I have the following to prevent agent connectivity from flapping (it must be solid for 20 mintutes before marking as OK).

After correcting the syntax from Zabbix Trigger Hysteresis – Incorrect trigger expression I have the following:

({TRIGGER.VALUE}=0 and {Template App Zabbix Agent:agent.ping.nodata(5m)}=1) or ({TRIGGER.VALUE}=1 and {Template App Zabbix Agent:agent.ping.min(20m)}=1)

Whilst it fires initially when there is no data, it never recovers.
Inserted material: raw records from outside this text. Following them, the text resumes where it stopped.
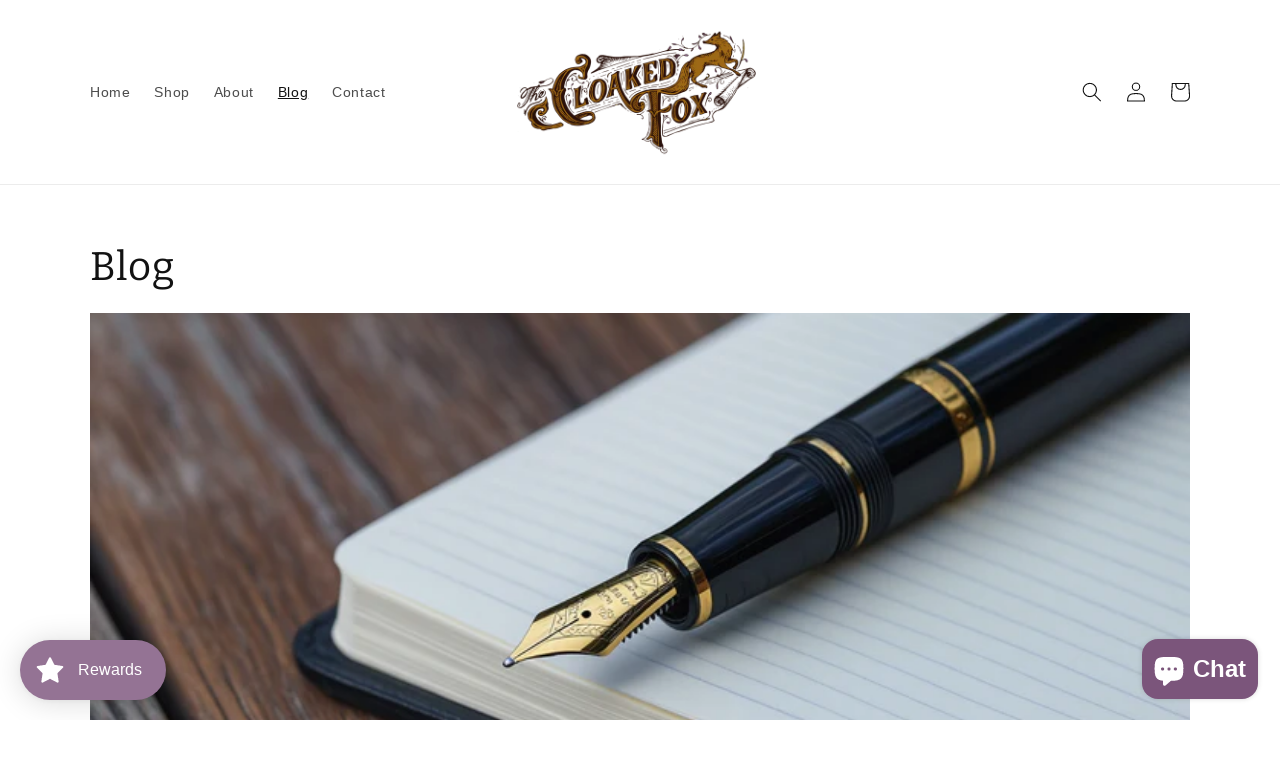

--- FILE ---
content_type: application/x-javascript
request_url: https://app.sealsubscriptions.com/shopify/public/status/shop/the-cloaked-fox.myshopify.com.js?1769009965
body_size: -288
content:
var sealsubscriptions_settings_updated='1764711910c';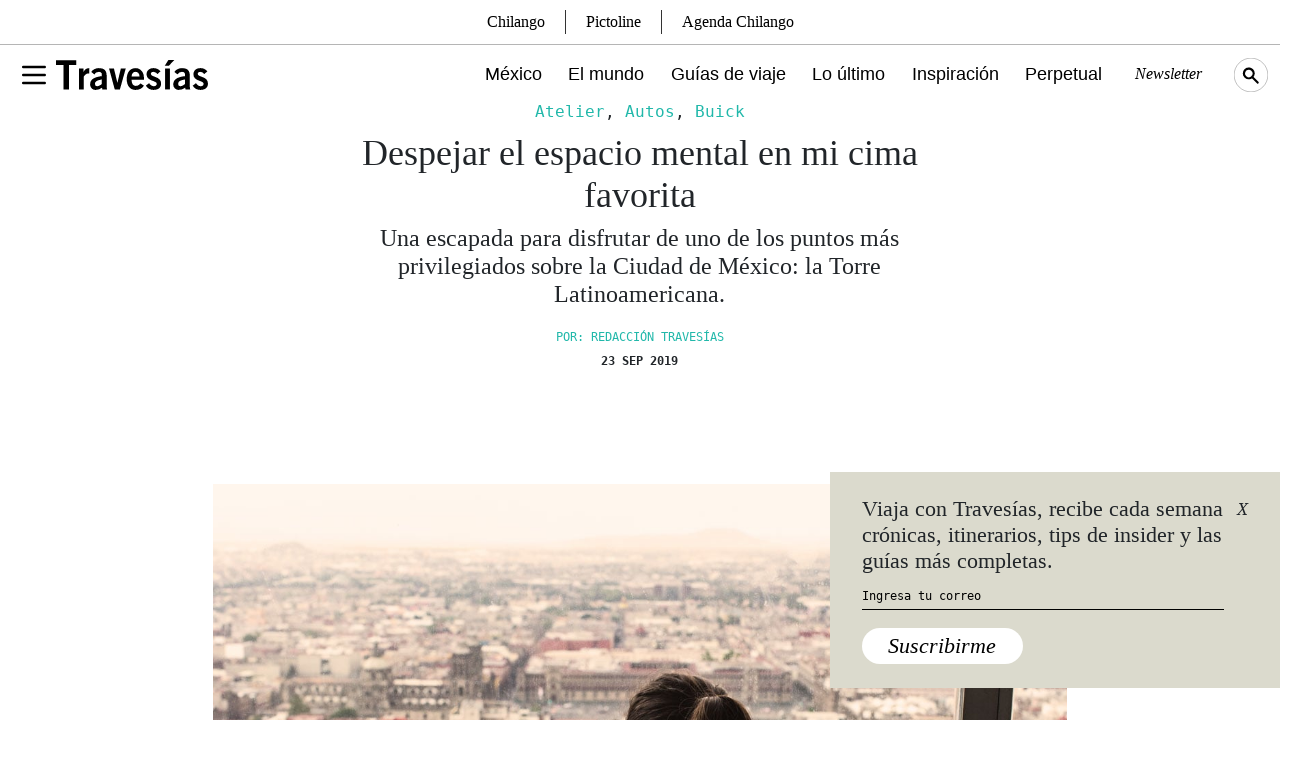

--- FILE ---
content_type: text/html; charset=utf-8
request_url: https://www.google.com/recaptcha/api2/aframe
body_size: 267
content:
<!DOCTYPE HTML><html><head><meta http-equiv="content-type" content="text/html; charset=UTF-8"></head><body><script nonce="7tvjo3SNJ0ROJM2cZwDRBg">/** Anti-fraud and anti-abuse applications only. See google.com/recaptcha */ try{var clients={'sodar':'https://pagead2.googlesyndication.com/pagead/sodar?'};window.addEventListener("message",function(a){try{if(a.source===window.parent){var b=JSON.parse(a.data);var c=clients[b['id']];if(c){var d=document.createElement('img');d.src=c+b['params']+'&rc='+(localStorage.getItem("rc::a")?sessionStorage.getItem("rc::b"):"");window.document.body.appendChild(d);sessionStorage.setItem("rc::e",parseInt(sessionStorage.getItem("rc::e")||0)+1);localStorage.setItem("rc::h",'1768929777227');}}}catch(b){}});window.parent.postMessage("_grecaptcha_ready", "*");}catch(b){}</script></body></html>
I am using v3.0.9 at the moment so trying to work with the above for now.

I have checked under the targets latest agent data, and can see agent ping is indeed 1 for more than 20 minutes.

Any ideas what i have done wrong please?

Best Answer

I've done some experiments:

The agent.ping writes a "1" value if reachable and doesn't write anything if unreachable; so even if your agent is unreachable for 2 hours, the last value is 1. This means that .min(), .avg() etc... always works on a list of "1" values.

The .nodata() function does not help with rebounds as well: it returns "1" only if it hasn't received any data for the entire time interval, "0" otherwise.

For instance, .nodata(20m) on a 60sec item will return:

  • 1: if no data received for the entire 20m time range (20 empty values)
  • 0: if everything's ok (20 full values)
  • 0: for everything inbetween (ie: 5 ok, 5 minutes of unreach, 10 ok)

I have found workaround, assuming that you check the agent reachability every 60 seconds:

({TRIGGER.VALUE}=0 and {Template App Zabbix Agent:agent.ping.nodata(5m)}=1) or ({TRIGGER.VALUE}=1 and {Template App Zabbix Agent:agent.ping.count(20m,1)}<20)

The expression will trigger after 5 minutes of unreachability and recover only when you have 20 "1" values in the last 20 minutes.

Not too elegant, but it works.